**Attività da svolgere**
1/ Rispondi a queste domande sul brano:
(a) Secondo FM, verso quale etica si passa lasciando l'etica dell'intenzionalità creata dalla cultura greco cristiana?
(b) Nel XXI secolo dello stakeholder capitalism, che cosa sostituisce la sfera pubblica dei governi?
(c) Con quale pratica, secondo DdK, la Cina ha accolto la trasformazione digitale?
2/ Come si può riscrivere in forma di elenco il paragrafo del brano che comincia con «È un’idea sicuramente interessante», conservandone i fatti principali?

**Brano proposto**
────────────────────────────────────────

FM: Questo passaggio verso l’intelletto pubblico che non è più intenzionale sembra molto il passaggio dall’etica dell’intenzionalità creata dalla cultura greco cristiana ad un’etica della funzione che è invece propria del pensiero calcolante razionale e tecnologico. Quindi siamo di fronte a questo nuovo pubblico che è un pubblico meramente funzionale; quindi, o accettiamo questa nuova dimensione pubblica, che sarà neo tribalista, oppure dovremo mettere in discussione le basi stesse della nostra cultura. Bisognerebbe così far assurgere gli studi culturali a dei veri e propri strumenti operativi per decidere che tipo di umano vogliamo essere cosa che per altro non è mai stata fatta dalla cultura umana.
A me pare che questo populismo sia una endiade creata dalla versione egemone della storia che loda ogni aspetto della globalizzazione. Non voglio entrare in questo accusa di tribalismo verso i populismi. Quello che a me sembra molto in linea con l’etica della funzione è questa nuova celebrazione dello stakeholder capitalism, un XXI secolo caratterizzato dalla sostituzione della sfera pubblica dei governi con un nuovo pubblico gestito dalle corporation private e globali. Questo genera una sorta cultura pluto-demo-burocratica molto neo americana che si fonda su zelanti memi ideologici che prestano le proprie tendenze a una narrativa fondata su una industrializzazione che si basa su una democratizzazione universale per cui si si sviluppano dei cicli di rinforzo di una teoria folcloristica di scienza sociale secondo cui una società è matura nella misura in cui sono le Corporation private a prendersene cura. Ecco questo a me fa molta più impressione. Perché il pubblico è uno spazio sacro di patteggiamento e non penso che il privato possa sostituirsi al concetto di sacro. Sono proprio due mondi separati. Quindi temo sempre che in questi anni venti del terzo millennio si faccia una grande fatica a lasciar andare le narrative del XX secolo ormai molto obsolete. Quindi creare un pubblico alternativo a quello che è stato quello del XX secolo potrebbe essere una strategia interessante
DdK: È un’idea sicuramente interessante, ma occorre fare un paragone tra la Cina e l’Occidente, perché la Cina ha inventato un modo di accogliere la trasformazione digitale che, con la pratica del Social Credit’, è stato di aumentare la sua tendenza millenaria di favorire la coesione sociale, l’armonia e la sicurezza della gente. Si può certamente discutere su quello che è accaduto a Hong Kong e sul trattamento riservato all’etnia Uiguri, ma la tendenza del governo è visibile anche nell’attaccare non tanto l’individuo che si comporta male, ma l’impresa che si comporta male. Questo è totalmente diverso dalla logica degli americani. I cinesi mantengono così un principio di coerenza sociale. Invece noi abbiamo fatto la stessa cosa con questi grandi enti da cui facciamo provenire la prossima etica. Ma la tendenza è solo quella di fare soldi usando giovani inconsapevoli, come avverrà anche con il metaverso. Ora se questo si chiama etica va bene, ma io non ci credo troppo. Il problema, secondo me è del tutto altro, dentro la fonte della responsabilità e delle motivazioni per rispettarla. L’etica -cristiana- occidentale basata sull’autodeterminazione sta passando a un sistema che l’elimina per dare luogo all’etero-determinazione del tipo cinese, ma senza il ruolo dello stato, solo quello dell’imprese.

────────────────────────────────────────

**Dati forniti**
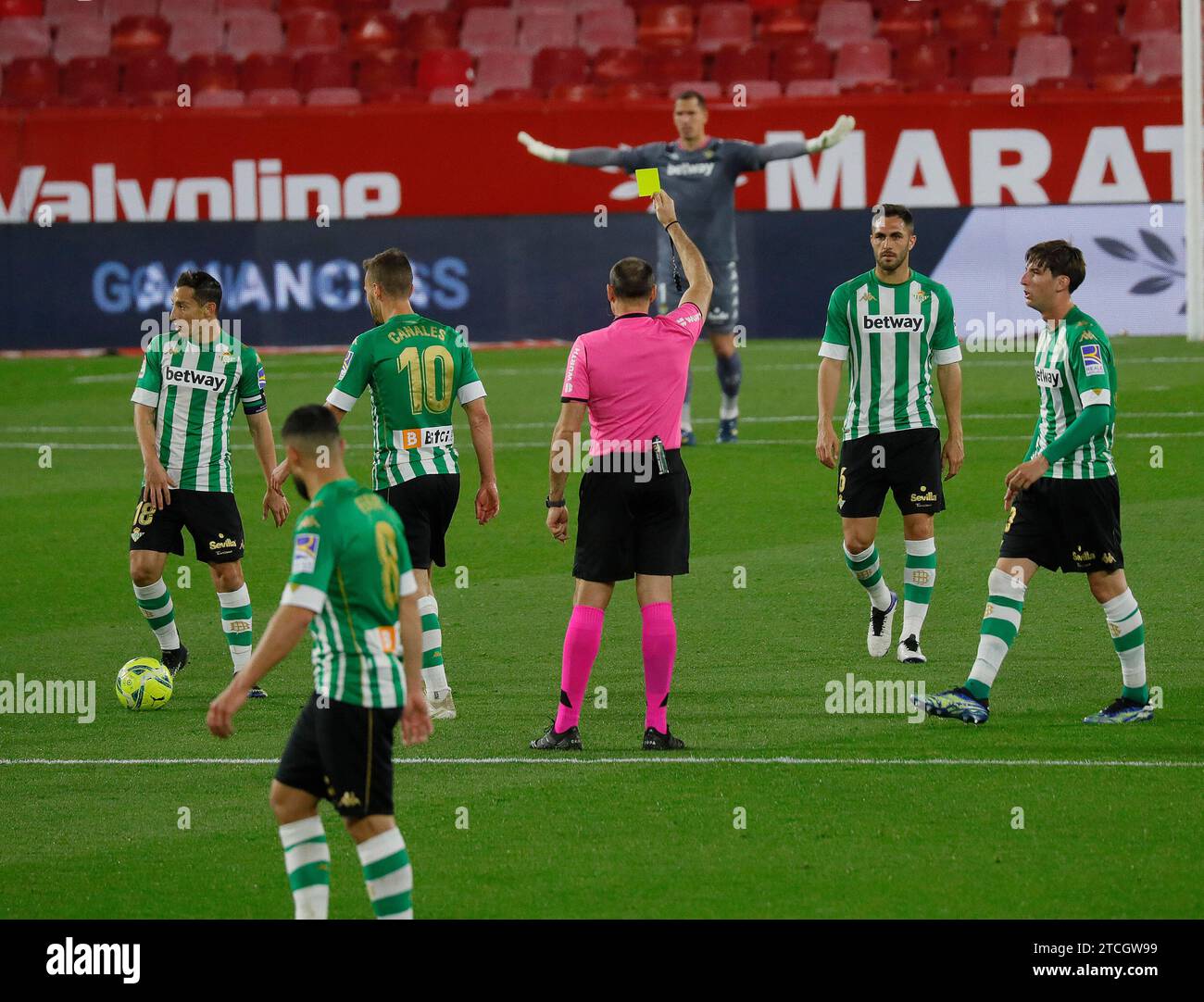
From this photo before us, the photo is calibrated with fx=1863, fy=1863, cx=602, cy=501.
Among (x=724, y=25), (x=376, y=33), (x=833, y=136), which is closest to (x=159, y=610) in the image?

────────────────────────────────────────

**Soluzioni degli esercizi**
1/
(a) Verso un'etica della funzione, propria del pensiero calcolante razionale e tecnologico.
(b) Un nuovo pubblico gestito dalle corporation private e globali.
(c) Con la pratica del Social Credit.

2/
- La Cina ha accolto la trasformazione digitale con il Social Credit. Così ha rafforzato la sua tendenza millenaria a favorire coesione sociale, armonia e sicurezza della gente.
- Restano discutibili i fatti di Hong Kong e il trattamento degli Uiguri. Il governo cinese, però, colpisce soprattutto l'impresa che si comporta male, non tanto l'individuo. È una logica totalmente diversa da quella americana.
- In Occidente la prossima etica viene fatta provenire da grandi enti. La loro tendenza è solo fare soldi usando giovani inconsapevoli, come avverrà anche con il metaverso.
- Per DdK il vero problema sta nella fonte della responsabilità e nelle motivazioni per rispettarla.
- L'etica occidentale cristiana, basata sull'autodeterminazione, sta passando a un'etero-determinazione di tipo cinese. Al posto dello stato, però, ci sono le imprese.